Kennedy was inducted into the University of Miami Sports Hall of Fame in 2004.

== Professional career ==

He was the third overall selection in the first round of the 1990 NFL draft by the Seahawks. He was unsigned until two days before the beginning of the season. Kennedy was named to the Pro Bowl in 1991. In 1992, having recorded 14 quarterback sacks, he received the NFL Defensive Player of the Year by the Associated Press despite the Seahawks' 2–14 record. He switched his jersey number to 99 that season in honor of close friend Jerome Brown, and was named First- or Second-team All-Pro five times.

Kennedy retired after the 2000 season. In 167 games with Seattle, he recorded 668 tackles, 58 sacks, and three interceptions. He announced his retirement in August 2002 after sitting out the 2001 season. He was given several offers by other teams, but wanted to finish his career in Seattle. He is generally considered one of the best defensive tackles to ever play the position in the NFL. He was a semi-finalist for the Pro Football Hall of Fame in 2008, as well as a finalist in 2009 and 2011, eventually being elected to the Hall as a member of the 2012 induction class. He was the second Hall of Famer to earn his credentials primarily as a Seahawk.

After retiring, Kennedy worked as an advisor for the New Orleans Saints, whose general manager, Mickey Loomis, had previously worked for the Seahawks. Kennedy later moved to Arkansas and Orlando, Florida, where he raised his daughter Courtney and focused on her education.

In 2006, Kennedy was inducted into the Seahawks' Ring of Honor. His jersey number, 96, was retired by the Seahawks during a game against the New England Patriots on October 14, 2012.

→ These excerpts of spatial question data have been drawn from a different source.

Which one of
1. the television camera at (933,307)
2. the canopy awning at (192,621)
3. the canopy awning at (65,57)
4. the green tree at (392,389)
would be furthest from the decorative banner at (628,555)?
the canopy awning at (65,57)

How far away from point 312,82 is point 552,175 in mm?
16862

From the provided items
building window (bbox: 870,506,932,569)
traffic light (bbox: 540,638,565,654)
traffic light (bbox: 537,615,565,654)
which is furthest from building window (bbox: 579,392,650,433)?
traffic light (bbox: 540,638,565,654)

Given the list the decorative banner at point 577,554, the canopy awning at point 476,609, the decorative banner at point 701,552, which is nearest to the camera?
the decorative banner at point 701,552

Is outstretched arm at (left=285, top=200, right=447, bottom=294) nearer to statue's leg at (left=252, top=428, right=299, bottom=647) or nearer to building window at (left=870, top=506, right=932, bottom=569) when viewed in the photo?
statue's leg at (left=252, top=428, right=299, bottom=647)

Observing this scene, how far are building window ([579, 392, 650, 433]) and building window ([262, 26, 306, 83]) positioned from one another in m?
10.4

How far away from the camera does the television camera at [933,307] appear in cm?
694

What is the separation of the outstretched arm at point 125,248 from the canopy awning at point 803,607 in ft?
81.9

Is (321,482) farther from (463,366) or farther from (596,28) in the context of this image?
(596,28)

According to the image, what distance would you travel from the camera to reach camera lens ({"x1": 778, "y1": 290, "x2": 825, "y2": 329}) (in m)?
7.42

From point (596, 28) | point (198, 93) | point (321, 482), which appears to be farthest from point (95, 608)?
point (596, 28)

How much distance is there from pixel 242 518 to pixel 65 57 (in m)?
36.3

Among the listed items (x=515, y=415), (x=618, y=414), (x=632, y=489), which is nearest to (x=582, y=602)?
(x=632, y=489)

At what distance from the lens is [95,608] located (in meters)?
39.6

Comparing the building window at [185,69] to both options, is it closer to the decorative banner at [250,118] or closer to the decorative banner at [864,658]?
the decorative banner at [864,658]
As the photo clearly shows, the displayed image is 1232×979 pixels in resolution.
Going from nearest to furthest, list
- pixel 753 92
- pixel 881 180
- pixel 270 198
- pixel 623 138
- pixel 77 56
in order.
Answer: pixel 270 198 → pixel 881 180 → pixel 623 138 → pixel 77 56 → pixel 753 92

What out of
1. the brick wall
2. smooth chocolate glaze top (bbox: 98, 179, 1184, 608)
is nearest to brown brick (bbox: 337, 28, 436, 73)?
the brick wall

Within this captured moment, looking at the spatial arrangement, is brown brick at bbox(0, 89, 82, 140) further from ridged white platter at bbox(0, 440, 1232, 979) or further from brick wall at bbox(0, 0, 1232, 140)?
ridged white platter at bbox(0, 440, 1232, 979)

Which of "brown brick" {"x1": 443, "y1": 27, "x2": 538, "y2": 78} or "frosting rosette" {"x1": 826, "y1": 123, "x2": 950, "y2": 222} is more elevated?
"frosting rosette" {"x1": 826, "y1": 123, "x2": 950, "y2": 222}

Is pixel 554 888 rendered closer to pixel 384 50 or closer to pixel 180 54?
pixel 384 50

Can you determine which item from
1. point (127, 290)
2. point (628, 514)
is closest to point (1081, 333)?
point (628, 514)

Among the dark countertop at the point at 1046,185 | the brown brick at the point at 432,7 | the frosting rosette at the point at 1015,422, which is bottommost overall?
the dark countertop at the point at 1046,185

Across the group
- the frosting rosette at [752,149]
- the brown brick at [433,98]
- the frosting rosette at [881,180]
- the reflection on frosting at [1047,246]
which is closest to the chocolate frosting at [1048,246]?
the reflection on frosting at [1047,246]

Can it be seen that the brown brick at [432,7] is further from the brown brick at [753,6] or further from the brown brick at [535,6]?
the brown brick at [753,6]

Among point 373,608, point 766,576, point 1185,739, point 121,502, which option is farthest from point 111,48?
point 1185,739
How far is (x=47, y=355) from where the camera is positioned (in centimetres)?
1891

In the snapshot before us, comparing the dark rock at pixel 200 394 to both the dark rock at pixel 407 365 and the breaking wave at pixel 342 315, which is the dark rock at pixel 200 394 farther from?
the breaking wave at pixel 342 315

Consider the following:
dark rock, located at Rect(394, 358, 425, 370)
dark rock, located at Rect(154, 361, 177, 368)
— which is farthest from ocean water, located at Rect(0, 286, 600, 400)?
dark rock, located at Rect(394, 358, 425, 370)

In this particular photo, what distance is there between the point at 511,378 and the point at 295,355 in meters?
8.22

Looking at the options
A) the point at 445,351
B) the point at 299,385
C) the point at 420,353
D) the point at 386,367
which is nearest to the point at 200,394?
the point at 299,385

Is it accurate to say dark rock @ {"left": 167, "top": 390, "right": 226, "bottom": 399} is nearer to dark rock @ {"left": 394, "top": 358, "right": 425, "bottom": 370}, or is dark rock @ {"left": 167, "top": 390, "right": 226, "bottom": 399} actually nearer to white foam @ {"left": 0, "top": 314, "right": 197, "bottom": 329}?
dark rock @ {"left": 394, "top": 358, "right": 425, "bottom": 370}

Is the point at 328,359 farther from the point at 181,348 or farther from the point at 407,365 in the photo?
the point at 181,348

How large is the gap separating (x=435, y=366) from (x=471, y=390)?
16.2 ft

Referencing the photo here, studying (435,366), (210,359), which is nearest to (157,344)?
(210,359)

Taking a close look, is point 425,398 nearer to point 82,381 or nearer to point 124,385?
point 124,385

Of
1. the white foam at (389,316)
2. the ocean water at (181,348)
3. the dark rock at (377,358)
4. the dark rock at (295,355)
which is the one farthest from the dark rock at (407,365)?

In 2007, Kennedy was named the best athlete ever to wear the number 96 by SI.com.

Pre-draft measurables
| Height | Weight | Arm length | Hand span | 40-yard dash | 10-yard split | 20-yard split | Bench press |
| 6 ft 1+1⁄2 in (1.87 m) | 295 lb (134 kg) | 30+7⁄8 in (0.78 m) | 9+1⁄8 in (0.23 m) | 4.95 s | 1.75 s | 2.86 s | 23 reps |
All values from NFL Combine

==NFL career statistics==

Legend
|  | NFL Defensive Player of the Year |
| Bold | Career high |

Year: Team; Games; Tackles; Interceptions; Fumbles
GP: GS; Comb; Solo; Ast; Sck; Int; Yds; Avg; Lng; TD; PD; FF; FR; Yds
1990: SEA; 16; 2; 48; 48; 0; 1.0; 0; 0; 0.0; 0; 0; 0; 1; 1; 0
1991: SEA; 16; 16; 73; 73; 0; 6.5; 0; 0; 0.0; 0; 0; 0; 1; 1; 0
1992: SEA; 16; 16; 92; 92; 0; 14.0; 0; 0; 0.0; 0; 0; 0; 4; 1; 19
1993: SEA; 16; 16; 77; 77; 0; 6.5; 0; 0; 0.0; 0; 0; 0; 1; 1; 0
1994: SEA; 16; 16; 70; 54; 16; 4.0; 0; 0; 0.0; 0; 0; 0; 0; 1; 0
1995: SEA; 16; 16; 53; 40; 13; 6.5; 0; 0; 0.0; 0; 0; 0; 1; 0; 0
1996: SEA; 16; 16; 67; 48; 19; 8.0; 0; 0; 0.0; 0; 0; 0; 1; 0; 0
1997: SEA; 8; 8; 18; 10; 8; 2.0; 0; 0; 0.0; 0; 0; 0; 0; 0; 0
1998: SEA; 15; 15; 42; 29; 13; 2.0; 0; 0; 0.0; 0; 0; 0; 0; 1; 39
1999: SEA; 16; 16; 74; 61; 13; 6.5; 2; 12; 2.0; 7; 0; 0; 2; 0; 0
2000: SEA; 16; 16; 50; 32; 18; 1.0; 1; 14; 14.0; 14; 0; 0; 0; 0; 0
Career: 167; 153; 668; 568; 100; 58.0; 3; 26; 8.7; 14; 0; 0; 11; 6; 58

Source:

==Personal life==
After retirement, he worked as a consultant for the New Orleans Saints and as an ambassador for the Seahawks. He has a daughter named Courtney.

==Death==
Kennedy died on May 23, 2017, in Orlando, Florida. He was 48 years old. According to police, Kennedy was alone when he died. In the days leading up to his death, Kennedy had experienced symptoms of heart failure, including swollen legs and dizziness, which led to his hospitalization. Following his death, Wilson, Arkansas named a stretch of U.S. Highway 61 in his honor.